Exercise directions: In the blog text, in which town was the writer sitting in a bar on Friday, November 13th, 2009?

Text block:
______

Needless to say that Hollywood is not a warm fuzzy blanket in the rough Siberian winter, nor does it have a conscious that cares enough to give us a little pat on our behinds and say "you just keep trying little fella, you'll get there." And to all of the agents, agencies and production companies: come on, really? We have to have lunch and meet at a mixer that is 3000 miles away from my job, you know, the one that puts a roof over my head and food on the table, but doesn't pay enough for me to move where "the work is", come on , really? Just give the dang thing a read and pick me up or let me down easy or hard your choice, really.

Dear Hollywood,

     Please don't be upset with my previous rant.  I still love you and will continue sending letters and making films and writing scripts and bothering the hell out of anyone who might give me a chance. So someone please give me a chance.

Sincerely,

Chic Scaparo

Saturday, November 14, 2009

Racism and the white Central New York SU hoops fan

Georgetown fan! That's me. Central New York is where I live and spent most of my life. Spending most of that time amongst white Central New York Syracuse University basketball fans. Not easy territory for me to be in during the heavy rivalry between the Hoya's and The Orangeman during the 80's and 90's. This rivalry has seen its best days but has begun to claw its way back into the mainstream of college basketball's center stage. We'll never see the likes of Patrick Ewing and Dwayne "Pearl" Washington again, but the the mentality of Central New York will most likely never change. SU fans have always disliked The great coach John Thompson's approach to giving inner city black kids the opportunity to play and succeed at arguably one of the nations most prestigious colleges because there were few, if any, suburban white kids on the squad. John Thompson had allowed his players a great opportunity by giving them the best chance to succeed. Coach Thompson: " maintained a graduation rate of (97%- 76 of 78 students who stayed four years) " -NCAA.Com March 27, 2008. While Jim Boeheim only hovers between 50-67% depending on which article you read.
This isn't a knock on Coach Boeheim or his staff. This is a blog about the hundreds of SU basketball fans I have encountered throughout my life in Central New York that have had no problems dealing a blow on the side of racism. It was Friday, November 13th, 2009 and I was sitting in a bar in Herkimer, NY. Through normal sports conversation it was brought up that I was a Georgetown fan. And not so shockingly, the 50-something year-old guy sitting near me set his drink down and in stride of many who came before him, ingeniously said; "throw him a banana." This was of course followed by a few laughs and other less than intelligent remarks. This is obviously not an isolated incident as racism never is. One of my all time favorites happened back in 1987 during a G'town, SU game, I was watching with a group of friends when a buddy of mine asked me; "what do the Hoya's do during halftime?" "what?" I asked, "go to the parking lot and steal hubcaps" he replied. In no way do I feel all SU fans are racist, in fact the majority probably aren't, but I can say it is far more than a hand full. The comments regarding the players and coach Thompson throughout the years have been appalling and not worth repeating.

______

Data segment:
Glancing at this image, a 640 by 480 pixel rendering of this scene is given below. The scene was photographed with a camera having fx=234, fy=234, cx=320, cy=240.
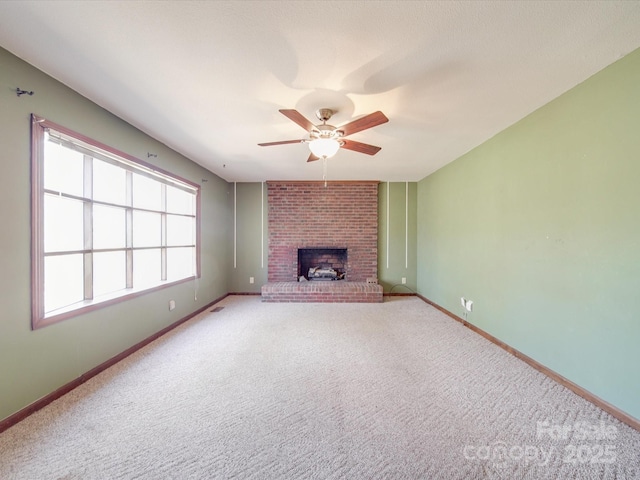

______

Result of this task: Herkimer, NY.